With Joel directing, Ethan producing and both of them writing, the Coen Brothers’ edge-of-seat Mob thriller is scarily dynamic, urgently propelled and spectacularly stylish. Stylised and jokey near to the point of parody, it stops just short of not taking itself seriously, and then takes itself very seriously indeed. Though underrated and less famous, it’s one of their finest movies, up there with Blood Simple, Fargo and No Country for Old Men.
Albert Finney and Gabriel Byrne are outstanding as an Irish gang boss and his right-hand man fighting over a Chandleresque femme fatale called Verna (Marcia Gay Harden) and battling a rival Mob in Prohibition-era America. Byrne plays Tom Regan, laid-back, laconic adviser (the consiglieri in The Godfather) to Finney’s Leo, who tries to keep the peace between the warring gangs fighting for control of an un-named city, and gets into a lot of trouble caught in the crossfire.
The labyrinthine plot, darkly humorous dialogue full of in-jokes and period slang, bursts of appalling violence, huge number of corpses, the top-notch acting and the bravura direction make for splendid gangster movie filmmaking. Into the mix, we must add Barry Sonnenfeld’s muted, noirish cinematography, Carter Burwell’s exciting score and Dennis Gassner’s haunting production designs. All three are amazing pieces of work.
And there’s a tremendous support cast.

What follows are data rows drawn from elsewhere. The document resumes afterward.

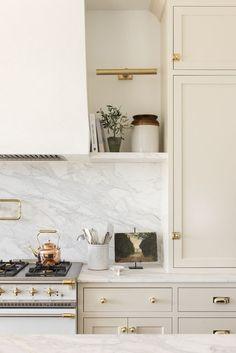 home decor tips spacious kitchen design // white and cream neutral kitchen decor // white cabinets // brass cabinet accents Home Decor Kitchen, New Kitchen, Kitchen Interior, Home Kitchens, Devol Kitchens, All White Kitchen, Rustic Kitchen, Black And Cream Kitchen, Modern Kitchen Wall Decor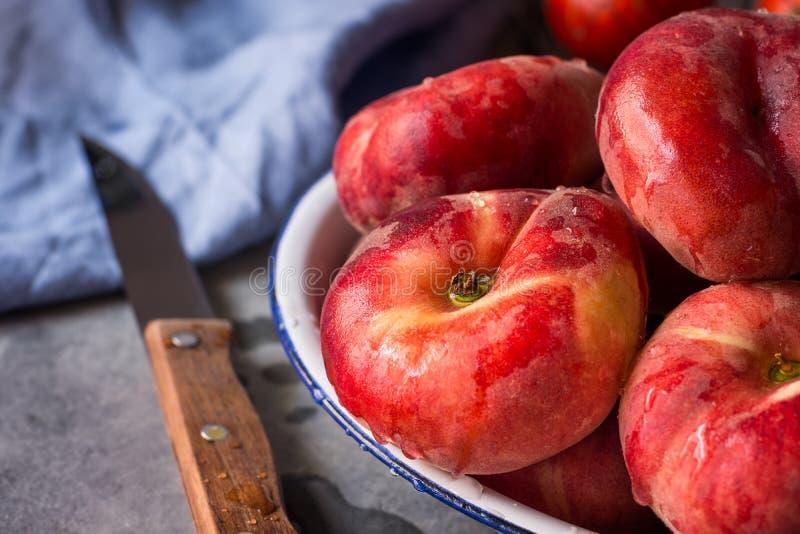 束成熟有机五颜六色的红色土星桃子用水在白色板材,刀子,蓝色餐巾,黑暗的厨房用桌下降 免版税库存照片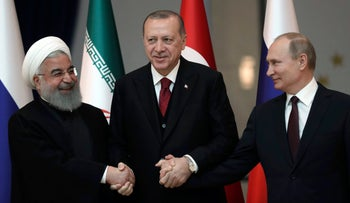 Iran's President Hassan Rouhani, Russia's President Vladimir Putin and Turkey's President Recep Tayyip Erdogan lock hands during a group photo in Ankara, Turkey. April 4, 2018.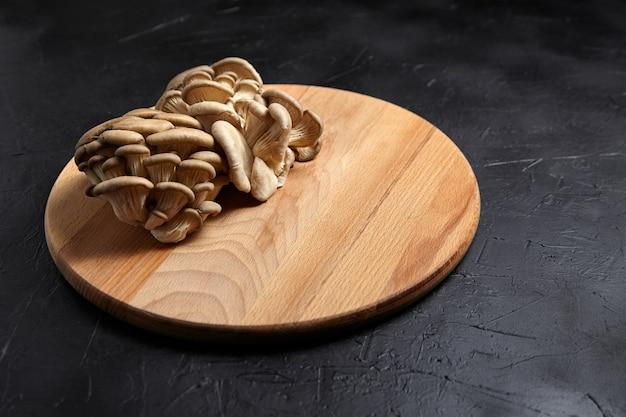 Вешенки, деревянная разделочная доска на черном фоне. группа сырых съедобных грибов на темном каменном столе, пищевой ингредиент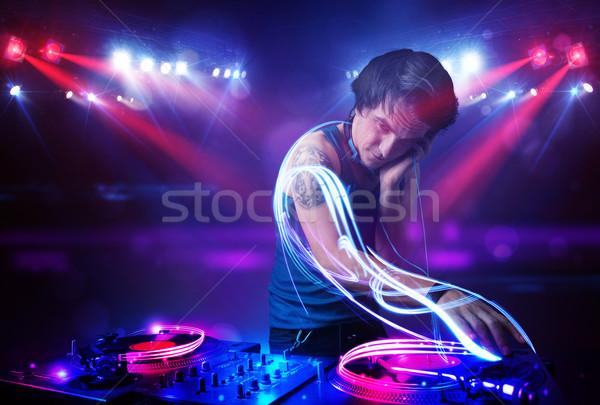 Diskjokey oynama müzik ışık etkileri Stok fotoğraf © ra2studio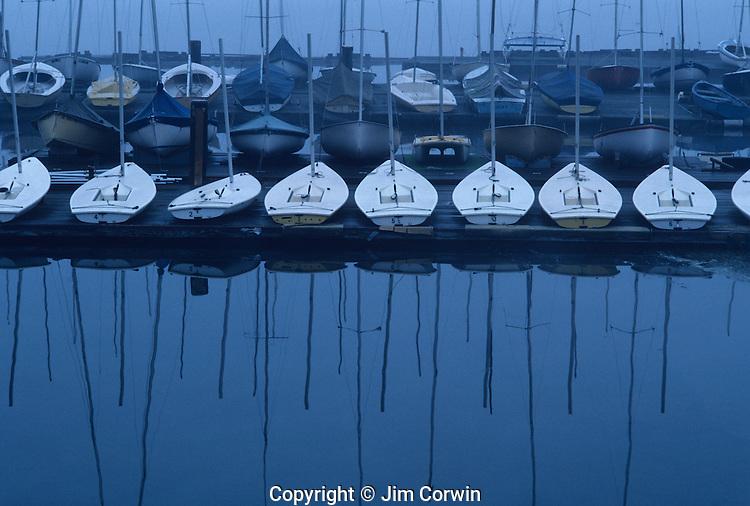 Sunrise over Lake Washington with sailboats lined up on dock in fog Seattle Washington State USA
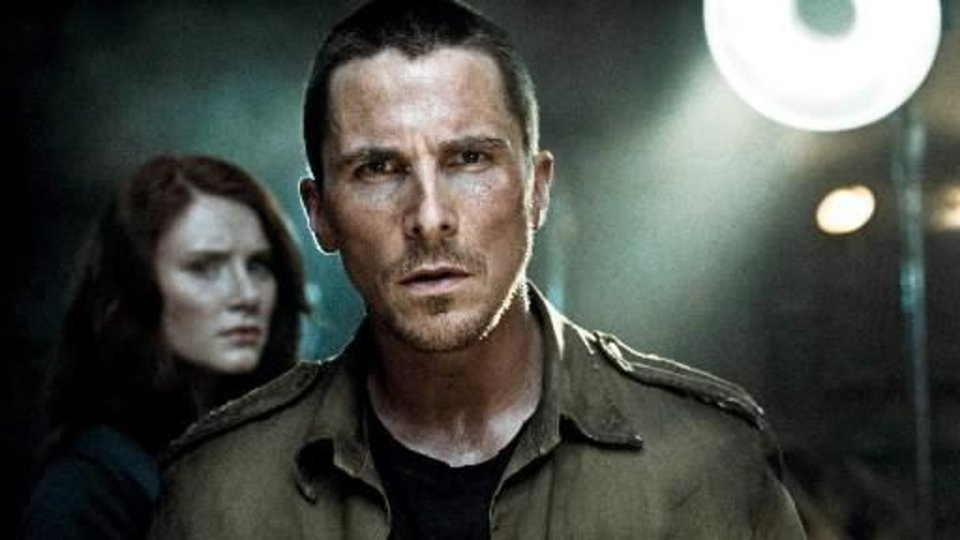 In this film publicity image released by Warner Bros., Bryce Dallas Howard, left, and Christian Bale are shown in a scene from,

John Turturro’s Bernie Bernbaum, Jon Polito’s Johnny Caspar, Steve Buscemi’s Mink, J E Freeman’s Eddie Dane, Al Macini’s Tic-Tac, Michael Jeter’s Adolph and Frances McDormand (Joel Coen’s wife, uncredited as the mayor’s secretary) are all part of the rich tapestry of characters of the movie.
Despite the glut of gangster movies, this splendid movie is nail biting, atmospheric and original, carving out its unique niche, though disappointingly it wasn’t a box-office hit.
Director Sam Raimi has a cameo as a snickering gunman. Worryingly, Finney also appears in drag in the scene in the women’s restroom.
The Coen Brothers had writer’s block during scripting, so they stopped for three weeks and wrote Barton Fink, about a writer with writer’s block. Tom Regan’s residence is the Barton Arms. Now that’s resourceful! It’s a clue that the film editor on Miller’s Crossing is Michael R Miller.